Recently, transition metal carbides have been found to be a class of durable catalyst support materials with good electrical conductivity.^47–50 For example, vanadium carbide MXenes showed favorable metal–support interaction with Pt to decrease the adsorption strength of H and enhance its HER activity.⁵¹ Unfortunately, their practicality is limited by the cumbersome and hazardous synthesis. Vanadium carbide (V₈C₇) is easier to synthesize while also possessing high corrosion resistance and excellent conductivity, making it an ideal carbide support.^52–54 However, Pt/V₈C₇ exhibits suboptimal hydrogen adsorption, requiring further tuning. We have shown previously the potential of V₂O₃ to adjust the electronic structure and hydrogen adsorption energy of the supported metal catalyst, which is envisaged to also apply to Pt-based catalysts.¹² It is hypothesized that a V₂O₃/V₈C₇ dual support system can combine the advantages of both components and offer more precise tuning of metal–support interaction due to the additional degree of freedom introduced.

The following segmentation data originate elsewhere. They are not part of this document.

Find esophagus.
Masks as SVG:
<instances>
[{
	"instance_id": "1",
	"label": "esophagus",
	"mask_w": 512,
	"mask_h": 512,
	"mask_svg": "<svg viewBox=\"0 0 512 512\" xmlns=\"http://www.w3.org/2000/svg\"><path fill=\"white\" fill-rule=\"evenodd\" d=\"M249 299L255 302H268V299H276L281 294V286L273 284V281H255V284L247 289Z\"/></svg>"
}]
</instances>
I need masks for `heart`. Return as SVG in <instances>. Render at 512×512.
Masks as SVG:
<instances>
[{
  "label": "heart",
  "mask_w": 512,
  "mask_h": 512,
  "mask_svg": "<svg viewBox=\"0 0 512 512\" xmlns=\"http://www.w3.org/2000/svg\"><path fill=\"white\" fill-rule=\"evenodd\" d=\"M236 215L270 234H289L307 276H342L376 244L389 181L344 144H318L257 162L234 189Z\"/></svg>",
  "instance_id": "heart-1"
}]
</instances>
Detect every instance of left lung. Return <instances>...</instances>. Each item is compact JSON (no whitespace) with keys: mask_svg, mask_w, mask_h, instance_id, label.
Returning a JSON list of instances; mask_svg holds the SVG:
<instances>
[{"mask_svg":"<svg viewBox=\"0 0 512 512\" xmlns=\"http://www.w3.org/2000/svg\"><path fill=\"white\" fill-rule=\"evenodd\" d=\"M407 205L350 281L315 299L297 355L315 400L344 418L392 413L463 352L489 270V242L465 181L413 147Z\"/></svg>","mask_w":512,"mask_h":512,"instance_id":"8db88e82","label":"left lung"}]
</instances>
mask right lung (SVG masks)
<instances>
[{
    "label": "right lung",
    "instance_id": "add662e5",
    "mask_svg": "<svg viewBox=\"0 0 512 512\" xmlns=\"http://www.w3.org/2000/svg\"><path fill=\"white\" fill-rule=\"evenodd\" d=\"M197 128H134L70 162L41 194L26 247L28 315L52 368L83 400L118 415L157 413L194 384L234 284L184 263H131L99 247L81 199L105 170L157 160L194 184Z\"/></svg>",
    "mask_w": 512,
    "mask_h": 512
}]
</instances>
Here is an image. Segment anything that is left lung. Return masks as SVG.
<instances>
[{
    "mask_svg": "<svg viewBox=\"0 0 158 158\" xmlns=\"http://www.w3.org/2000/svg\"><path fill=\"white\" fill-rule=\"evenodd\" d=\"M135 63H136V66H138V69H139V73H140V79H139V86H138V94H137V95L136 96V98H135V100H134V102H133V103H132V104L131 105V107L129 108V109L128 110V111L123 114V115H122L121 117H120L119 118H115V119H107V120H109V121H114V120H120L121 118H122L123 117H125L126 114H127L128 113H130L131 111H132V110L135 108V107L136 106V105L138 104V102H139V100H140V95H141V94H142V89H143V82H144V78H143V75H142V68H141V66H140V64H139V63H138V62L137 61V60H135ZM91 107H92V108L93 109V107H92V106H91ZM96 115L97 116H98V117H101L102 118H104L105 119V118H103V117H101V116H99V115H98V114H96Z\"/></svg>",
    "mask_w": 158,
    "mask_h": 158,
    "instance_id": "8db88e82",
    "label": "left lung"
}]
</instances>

This study presents the development of a Pt/V₂O₃/V₈C₇ catalyst by exploiting the synergy between the V₂O₃ and V₈C₇ support materials, demonstrating superior DER/HER performance in both acidic and alkaline solutions compared to similarly prepared Pt/V₂O₃ and Pt/V₈C₇ as well as commercial Pt/C. We further show the practical potential of the catalyst in a PEM electrolyzer for D₂ and H₂ production from D₂O and H₂O, where Pt/V₂O₃/V₈C₇ displayed up to 20% reduction in cell voltage compared with commercial Pt/C at current densities of 1000–2000 mA cm⁻² and excellent stability. The origin of its remarkable performance is explored by extensive materials characterization and electrochemical analysis including H and Cu underpotential deposition experiments in particular.

2. Results and discussion

2.1 Catalyst morphology and structure

The method of catalyst synthesis is summarized in Fig. 1a. The samples are named according to their main composition which is determined by the amount of glucose and NH₄VO₃ used. The support materials are denoted by V₂O₃, V₂O₃/V₈C₇, and V₈C₇ as the amount of glucose increases, while GC denotes the support material obtained without NH₄VO₃, i.e., glucose-derived carbon. The corresponding Pt-loaded catalysts are referred to as Pt/V₂O₃, Pt/V₂O₃/V₈C₇, Pt/V₈C₇, and Pt/GC, respectively. The scanning electron microscopy (SEM) image in Fig. 1b shows the V₂O₃/V₈C₇ support material to consist of nanoparticles ∼50 nm in size. Reducing the amount of glucose used in the hydrothermal synthesis caused an apparent increase in particle size of the support material, while increasing the amount of glucose had minimal effect (Fig. S1†).

Fig. 1 Synthesis and morphology of Pt/V₂O₃/V₈C₇. (a) Schematic diagram of the synthesis procedure, (b) SEM image of V₂O₃/V₈C₇, (c) SEM image and (d–f) TEM images of Pt/V₂O₃/V₈C₇, (g) corresponding size statistics of Pt particles, and (h–l) elemental mapping of C, O, V and Pt in Pt/V₂O₃/V₈C₇.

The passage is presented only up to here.